気が付けば、うつ伏せの状態で地面に倒れている自分の上に黒澄んだ『何か』の塊がのしかかっていた。この状況は彼女をパニックするには充分すぎるだろう。
先程までその喧嘩の様子をカメラに収めたり白い目で見ていたギャラリーのいたであろう場所には燃え盛るバスの残骸が…………
とても良い香りをさせていたカフェ『スターバケイション』通称『スタバ』が店を構えていたビルは無残にも崩壊し瓦礫しか残っていない。
右をみても左をみても炎、炎、炎。
とりあえず自分の身の危険を誰かに知らせようと『何か』の塊から抜け出そうとする黒木だったが、いくら踏ん張っても抜け出せる気配がみえない。それどころか、下半身に一切の感覚が無いことがわかった。

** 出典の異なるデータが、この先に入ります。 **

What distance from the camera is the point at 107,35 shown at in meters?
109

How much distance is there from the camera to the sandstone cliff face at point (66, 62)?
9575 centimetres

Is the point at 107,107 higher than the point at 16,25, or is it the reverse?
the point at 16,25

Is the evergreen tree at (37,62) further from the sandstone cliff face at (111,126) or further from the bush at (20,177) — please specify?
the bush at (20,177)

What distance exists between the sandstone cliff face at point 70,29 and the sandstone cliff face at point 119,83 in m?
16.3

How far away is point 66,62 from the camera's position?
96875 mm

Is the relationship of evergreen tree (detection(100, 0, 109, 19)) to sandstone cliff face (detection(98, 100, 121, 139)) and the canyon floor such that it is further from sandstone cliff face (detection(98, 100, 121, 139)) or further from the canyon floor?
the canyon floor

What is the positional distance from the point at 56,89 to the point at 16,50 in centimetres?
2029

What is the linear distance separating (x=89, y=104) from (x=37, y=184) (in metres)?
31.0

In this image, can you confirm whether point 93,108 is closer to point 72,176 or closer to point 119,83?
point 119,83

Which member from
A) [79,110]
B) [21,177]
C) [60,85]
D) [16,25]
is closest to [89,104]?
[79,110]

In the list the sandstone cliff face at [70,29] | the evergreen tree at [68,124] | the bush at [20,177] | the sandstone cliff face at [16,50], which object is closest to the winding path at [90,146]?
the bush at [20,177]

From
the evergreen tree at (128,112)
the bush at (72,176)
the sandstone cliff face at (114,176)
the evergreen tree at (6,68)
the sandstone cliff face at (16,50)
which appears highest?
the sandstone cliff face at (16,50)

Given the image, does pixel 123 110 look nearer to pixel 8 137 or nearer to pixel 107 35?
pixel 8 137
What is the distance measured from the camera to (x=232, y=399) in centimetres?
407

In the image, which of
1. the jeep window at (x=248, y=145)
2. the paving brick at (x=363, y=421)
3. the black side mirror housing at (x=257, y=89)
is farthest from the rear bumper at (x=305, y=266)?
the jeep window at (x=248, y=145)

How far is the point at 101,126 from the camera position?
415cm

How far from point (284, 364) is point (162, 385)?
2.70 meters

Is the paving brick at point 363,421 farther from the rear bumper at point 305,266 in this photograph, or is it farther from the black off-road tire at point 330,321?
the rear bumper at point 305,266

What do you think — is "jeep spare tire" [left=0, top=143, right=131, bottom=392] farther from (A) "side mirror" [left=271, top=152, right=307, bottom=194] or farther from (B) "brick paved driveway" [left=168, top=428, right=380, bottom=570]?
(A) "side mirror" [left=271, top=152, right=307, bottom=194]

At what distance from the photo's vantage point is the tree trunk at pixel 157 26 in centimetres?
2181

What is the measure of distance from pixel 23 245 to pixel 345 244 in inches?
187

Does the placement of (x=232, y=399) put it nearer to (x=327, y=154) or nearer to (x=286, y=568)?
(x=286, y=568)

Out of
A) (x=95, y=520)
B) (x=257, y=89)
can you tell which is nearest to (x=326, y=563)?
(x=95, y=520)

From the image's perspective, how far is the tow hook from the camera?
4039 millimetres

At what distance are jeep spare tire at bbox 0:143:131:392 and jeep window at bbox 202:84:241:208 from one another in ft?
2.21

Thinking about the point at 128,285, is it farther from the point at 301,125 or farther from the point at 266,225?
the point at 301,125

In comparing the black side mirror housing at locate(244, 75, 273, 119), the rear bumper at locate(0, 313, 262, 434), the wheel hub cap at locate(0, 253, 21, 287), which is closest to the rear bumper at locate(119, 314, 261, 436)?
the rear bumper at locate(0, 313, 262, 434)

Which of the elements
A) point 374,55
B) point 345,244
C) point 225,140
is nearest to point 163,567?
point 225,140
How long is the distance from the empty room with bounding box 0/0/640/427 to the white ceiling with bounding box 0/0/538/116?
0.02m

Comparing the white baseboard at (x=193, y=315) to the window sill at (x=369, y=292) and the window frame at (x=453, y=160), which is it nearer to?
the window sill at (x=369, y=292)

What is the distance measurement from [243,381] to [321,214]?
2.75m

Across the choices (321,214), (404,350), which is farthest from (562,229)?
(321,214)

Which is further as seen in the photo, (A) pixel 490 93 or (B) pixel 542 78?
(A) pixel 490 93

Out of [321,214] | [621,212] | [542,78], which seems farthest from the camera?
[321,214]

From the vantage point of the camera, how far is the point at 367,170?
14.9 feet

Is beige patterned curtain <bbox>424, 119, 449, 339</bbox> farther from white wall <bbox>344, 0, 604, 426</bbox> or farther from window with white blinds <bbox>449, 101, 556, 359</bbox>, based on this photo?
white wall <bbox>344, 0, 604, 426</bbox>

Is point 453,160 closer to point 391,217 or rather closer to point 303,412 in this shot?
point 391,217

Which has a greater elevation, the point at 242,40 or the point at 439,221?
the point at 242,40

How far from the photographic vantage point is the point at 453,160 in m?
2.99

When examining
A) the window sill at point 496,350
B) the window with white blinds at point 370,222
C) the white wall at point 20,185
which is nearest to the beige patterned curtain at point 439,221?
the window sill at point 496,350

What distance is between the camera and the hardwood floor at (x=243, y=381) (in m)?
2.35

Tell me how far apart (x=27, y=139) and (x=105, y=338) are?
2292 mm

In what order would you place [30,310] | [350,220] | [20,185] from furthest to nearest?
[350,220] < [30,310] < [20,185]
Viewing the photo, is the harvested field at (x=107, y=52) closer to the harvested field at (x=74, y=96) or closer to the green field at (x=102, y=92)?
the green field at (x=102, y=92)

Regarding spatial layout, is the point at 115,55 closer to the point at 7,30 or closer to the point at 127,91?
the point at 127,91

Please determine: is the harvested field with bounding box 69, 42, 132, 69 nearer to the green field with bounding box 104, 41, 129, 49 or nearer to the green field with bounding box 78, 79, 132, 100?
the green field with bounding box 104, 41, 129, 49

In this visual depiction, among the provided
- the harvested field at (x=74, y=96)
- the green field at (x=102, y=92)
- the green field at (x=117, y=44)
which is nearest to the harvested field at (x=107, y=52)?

近くに転がっている、生前眩い輝きを放っていた飲食店の看板だったであろう黒い物体に右手をかけ、もう一度同じ試みをするも結果は変わらない。
そんな阿鼻叫喚の地獄の真っ只中で悪戦苦闘する彼女の邪魔をするかのように熱で支柱が溶けたのか、伸ばした右手首の上へと、機能を失った信号機が勢い良く倒れ込んで爆音を放つ。
「…………!!」
その衝撃とあまりの痛みに声を上げたはずの黒木であったが、熱で喉がやられてしまったのか、声すらも出ない。
彼女の頭に浮かぶ『絶望』の二文字。
ほんの数分前まで賑やかだった駅前の交差点。
そこの人々の日常を奪っていった一台のタンクローリー車。
「アハハハハハハハハハハハ。そうだったじゃない……これが本来の私のあるべき姿。最高じゃない」
閻魔大王も目を背ける程の悲惨な状況の中、一人だけ何故か無傷で高らかに笑う女。江ノ本 香の姿がそこにはあった。
「やっぱりそうだわ。裏切られるのが嫌なら最初から関係を持たなければ良かったのよ。そうすれば……こんな気持ちにならずに済んだのに……」
そういう彼女の足元には、こちらもなぜか爆発の影響を一切受けていないちぎれたネックレスの残骸が転がっていた。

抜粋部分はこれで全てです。